In deze zaak, behandeld door het Gerecht in Eerste Aanleg van Aruba, is op 14 mei 2019 een beschikking gegeven met betrekking tot de opheffing van de curatele van een belanghebbende. De verzoekster, die als curatrice was benoemd na de ondercuratelestelling van de belanghebbende in 2012, heeft op 6 februari 2019 een verzoekschrift ingediend tot opheffing van de curatele. Tijdens de mondelinge behandeling op 2 april 2019 was de verzoekster aanwezig, bijgestaan door haar advocaat, mr. drs. P.G. Dowers-Alders, en de belanghebbende was ook in persoon aanwezig.
De feiten van de zaak tonen aan dat de ondercuratelestelling van de belanghebbende in 2012 was uitgesproken vanwege haar onvermogen om haar belangen te behartigen na het overlijden van haar vader. De verzoekster heeft nu aangevoerd dat de omstandigheden die tot de curatele hebben geleid niet meer aanwezig zijn. Dit is bevestigd door verklaringen van de belanghebbende en een psychiater, die hebben aangegeven dat de curanda in staat is haar wil te bepalen zonder ondercuratelestelling.
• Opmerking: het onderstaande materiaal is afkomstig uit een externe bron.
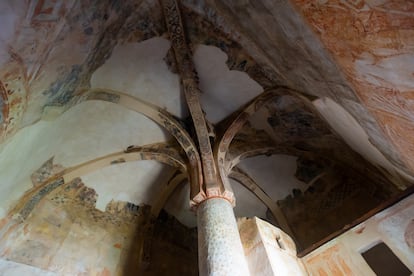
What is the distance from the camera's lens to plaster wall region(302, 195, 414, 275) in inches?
140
Het gerecht heeft op basis van artikel 1:389 van het Burgerlijk Wetboek geoordeeld dat het verzoek tot opheffing van de curatele toewijsbaar is. Tevens is aan de verzoekster toestemming verleend om kosteloos te procederen, gezien het overgelegde bewijs van onvermogen. De beschikking bepaalt dat de uitspraak binnen 10 dagen na tenuitvoerlegging in de Landscourant van Aruba en in de dagbladen “DIARIO” en “BON DIA ARUBA” moet worden geplaatst.